Five mouse cohorts were prepared for this study (Fig. 2b):
LacZ
AAV8-LacZ and AAV8-fDIO-mCherry were injected into the sensorimotor cortex, while AAVretro-Flpo was injected into the C5 spinal cord of RhoAf/f;Ptenf/f mice. In this cohort, mCherry will be expressed in CSNs projecting to the C5 spinal cord.
LacZDCZ
AAV8-LacZ and AAV8-fDIO-mCherry were injected into the sensorimotor cortex, while AAVretro-Flpo and AAV8-DIO-hM3Dq-mCherry were injected into the cervical spinal cord of RhoAf/f;Ptenf/f mice. This cohort will express mCherry in CSNs projecting to the C5 spinal cord. The DREADD agonist, deschloroclozapine (DCZ; MCE, HY-42110), was intraperitoneally (i.p.) injected after the SCI.
Double conditional knock out (dcKO)
AAV8-fDIO-Cre and AAV8-fDIO-mCherry were injected into the sensorimotor cortex, and AAVretro-Flpo was injected into the cervical spinal cord of RhoAf/f;Ptenf/f mice. In this cohort, RhoA;Pten are deleted and mCherry will be expressed in CSNs projecting to the C5 spinal cord.
Double conditional knock out with hM3Dq with administration of water (dcKOhM3Dq and water)
AAV8-fDIO-Cre and AAV8-fDIO-mCherry were injected into the sensorimotor cortex, and AAVretro-Flpo and AAV8-DIO-hM3Dq-mCherry were injected into the cervical spinal cords of RhoAf/f;Ptenf/f mice. RhoA;Pten are deleted in this cohort, and hM3Dq and mCherry will be expressed in CSNs projecting to the C5 spinal cord. Water was i.p. injected after the SCI.
Double conditional knock out with hM3Dq with administration of DCZ (dcKOhM3Dq and DCZ)
AAV8-fDIO-Cre and AAV8-fDIO-mCherry were injected into the sensorimotor cortex, and AAVretro-Flpo and AAV8-DIO-hM3Dq-mCherry were injected into the cervical spinal cords of RhoAf/f;Ptenf/f mice. In this cohort, RhoA;Pten are deleted, and hM3Dq and mCherry will be expressed in CSNs projecting to the C5 spinal cord. DCZ was i.p. injected after SCI.
The LacZ and LacZDCZ groups were prepared as control groups in which RhoA;Pten are not deleted and excitatory DREADD is not expressed in the CST due to the lack of Cre (Fig. 2b). The dcKO group only expresses the conditional KO (Fig. 2b). The dcKOhM3Dq and water and dcKOhM3Dq and DCZ groups both express the conditional KO with excitatory DREADD, but the dcKOhM3Dq and water receives i.p. injections of water via a 30 G syringe which does not activate the DREADD receptor (Fig. 2b).

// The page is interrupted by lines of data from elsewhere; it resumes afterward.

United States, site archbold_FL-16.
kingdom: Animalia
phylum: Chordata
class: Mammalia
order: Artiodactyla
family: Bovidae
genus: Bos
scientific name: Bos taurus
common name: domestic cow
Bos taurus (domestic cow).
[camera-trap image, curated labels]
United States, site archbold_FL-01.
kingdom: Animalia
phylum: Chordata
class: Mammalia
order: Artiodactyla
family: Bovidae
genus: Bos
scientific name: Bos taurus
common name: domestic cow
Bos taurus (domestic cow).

Two to three weeks after bilateral AAV injections, lesions were made in the C5 spinal cord, and mice were subjected to weekly grid-walking tests starting 1 week post-SCI (Fig. 2c). Starting the day after injury, DCZ was i.p. injected with a 30 G syringe into LacZDCZ and dcKOhM3Dq and DCZ mice twice a day at a concentration of 100 µg/kg (Nagai et al., 2020; Nentwig et al., 2022). Injections continued until 42 DPI. On the days when mice were subjected to their weekly grid-walking tests, DCZ was administered twice daily after each test. To confirm whether hM3Dq was affecting behavior in the hM3Dq-expressing mice, an additional week of grid-walking tests was performed without DCZ. After the final grid-walking test, the LacZ mice and dcKO mice were transcardially perfused with 4% PFA/PBS, while the LacZDCZ mice, dcKOhM3Dq and water mice, and dcKOhM3Dq and DCZ mice were administered with DCZ and perfused 2–3 h later (Fig. 2c). The brains and spinal cords were then dissected and processed for immunohistochemistry.

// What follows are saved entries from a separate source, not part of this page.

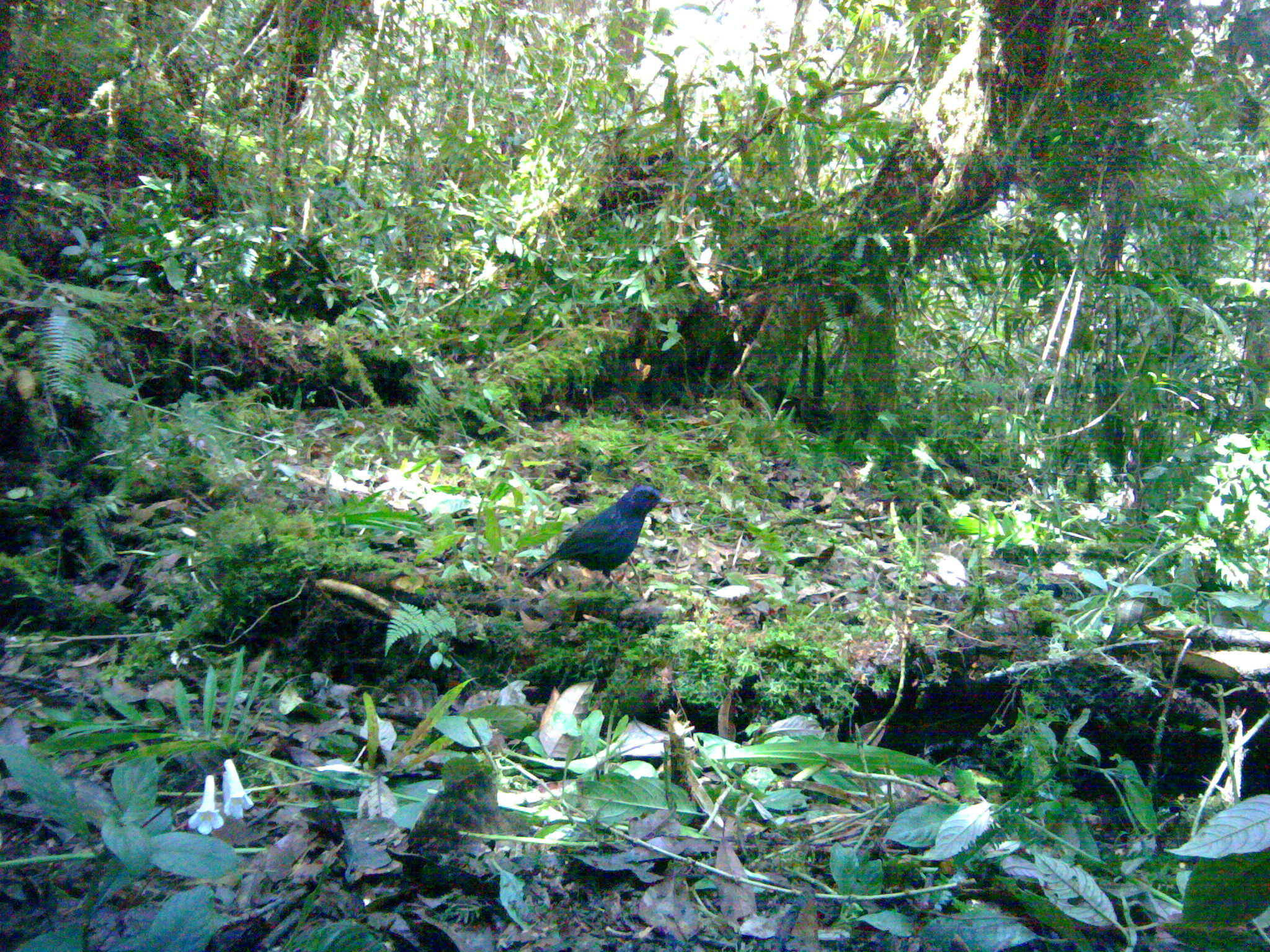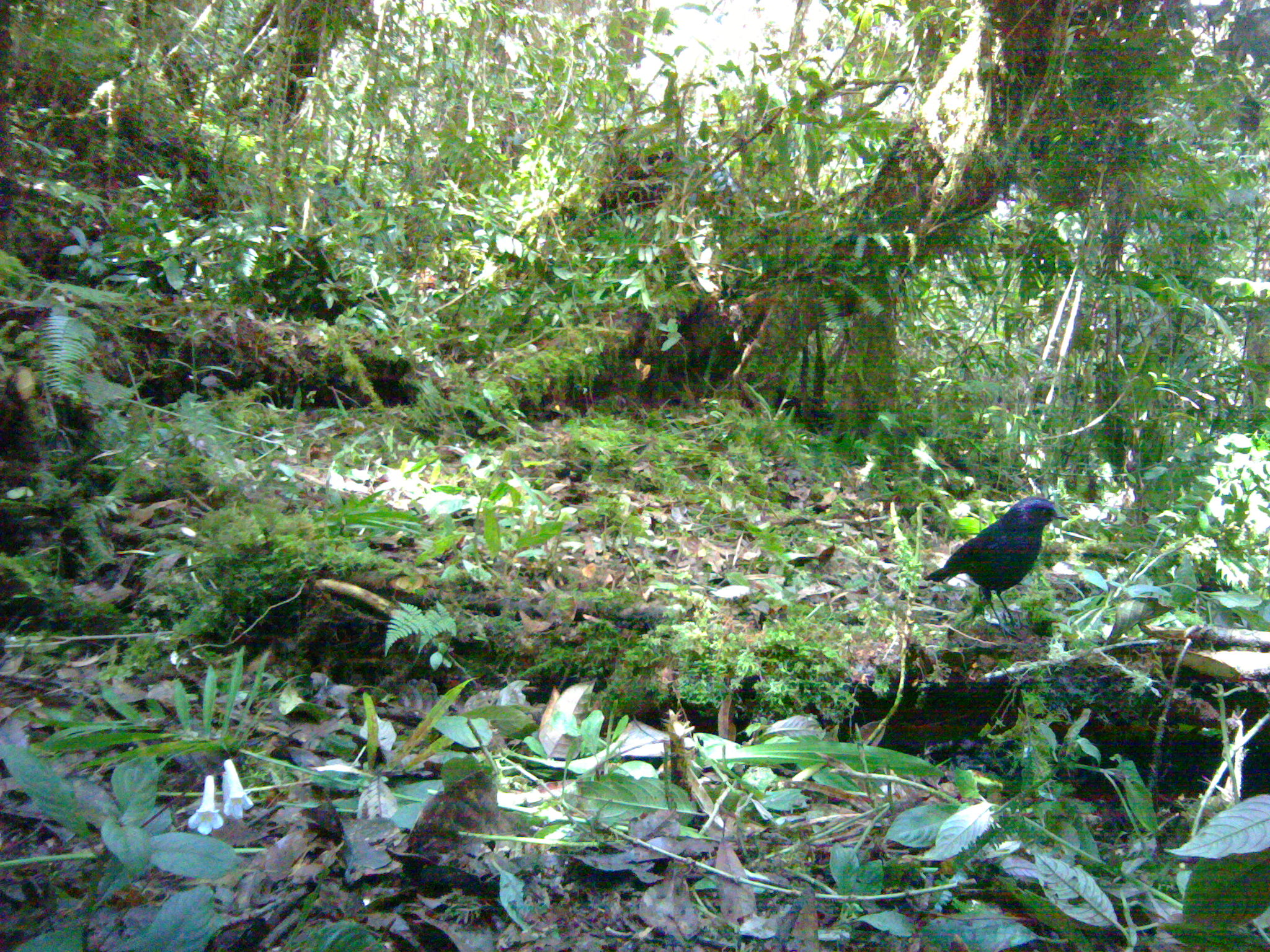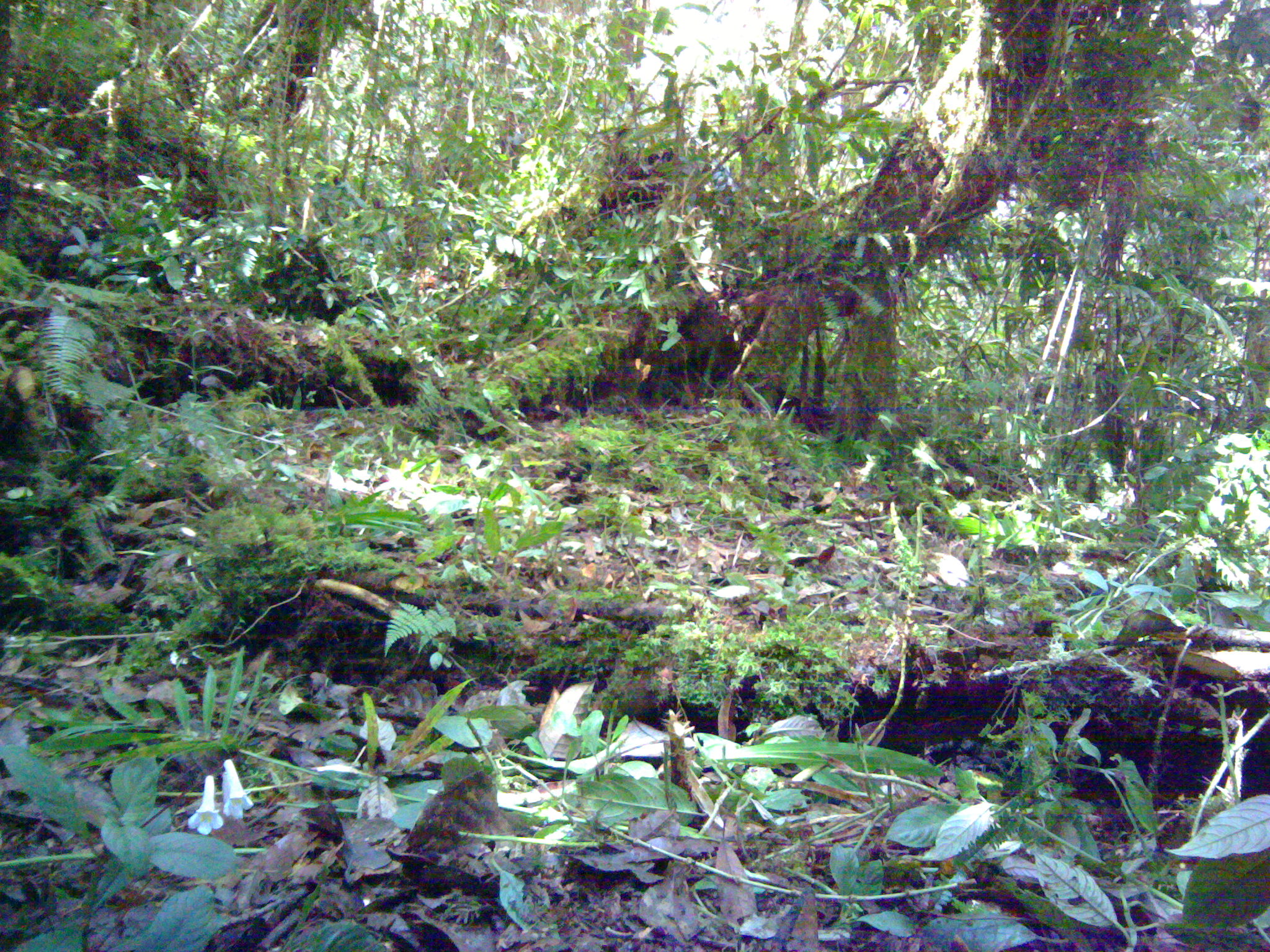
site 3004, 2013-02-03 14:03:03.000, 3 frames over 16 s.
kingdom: Animalia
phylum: Chordata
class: Aves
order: Passeriformes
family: Muscicapidae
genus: Myophonus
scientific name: Myophonus melanurus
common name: shiny whistling-thrush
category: myiophoneus melanurus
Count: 1.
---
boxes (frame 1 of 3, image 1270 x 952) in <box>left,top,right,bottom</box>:
myiophoneus melanurus: <box>526,483,675,603</box>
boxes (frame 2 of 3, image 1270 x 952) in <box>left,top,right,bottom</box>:
myiophoneus melanurus: <box>923,497,1068,640</box>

To quantify axon collateral projections, 6–8-week-old RhoAf/f;Ptenf/f mice were injected with AAVs unilaterally according to the injection plans to establish the LacZDCZ, dcKO, and dcKOhM3Dq and DCZ cohorts (Fig. 2d). SCIs were made in the C5 spinal cord 2 weeks after AAV injections. Mice were then perfused at 21 DPI, and brains and spinal cords were dissected and processed for IHC analyses (Fig. 2d).
Results
A recent study showed that modulation of extrinsic and intrinsic signaling pathways through deletion of both RhoA and Pten suppresses axon dieback after thoracic SCI (Nakamura et al., 2021). Excitation of CSNs has also been shown to promote axon sprouting following CST injury (Carmel and Martin, 2014). We examined whether combining these two approaches would augment motor recovery after cervical SCI by deleting RhoA and Pten in CSNs and chemogenetically activating those neurons in mice. We assessed the anatomical and functional effects of this combinatorial approach on CS circuit recovery after cervical SCI.

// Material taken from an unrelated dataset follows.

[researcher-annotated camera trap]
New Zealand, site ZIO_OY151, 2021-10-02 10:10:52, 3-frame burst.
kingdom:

Cre recombinase induces sufficient RhoA;Pten deletion in the sensorimotor cortex
We first determined the effects of genetic deletion of RhoA and Pten in CSNs by injecting AAV-Cre into the sensorimotor cortex of RhoAf/f;Ptenf/f mice (Fig. 1). Coinjection of AAV1-GFP and AAV1-Cre (GFP + Cre mice, n = 4) into the sensorimotor cortex lowered the expression of both RhoA and Pten proteins compared with control mice (GFP only, n = 4; Fig. 1b). Quantitative analysis also showed significantly lower protein levels in GFP + Cre mice, indicating that Cre expression induced sufficient genetic codeletion of RhoA and Pten (Fig. 1c, Table 1).
Western blot analysis statistical data
Combination of RhoA;Pten deletion and neuronal activation suppresses axon dieback after SCI
To delete RhoA and Pten specifically in CSNs, AAV8-fDIO-Cre was injected into the sensorimotor cortex, and AAVretro-Flpo was injected into the cervical spinal cord of RhoAf/f;Ptenf/f mice (hereafter referred to as dcKO mice; Fig. 2).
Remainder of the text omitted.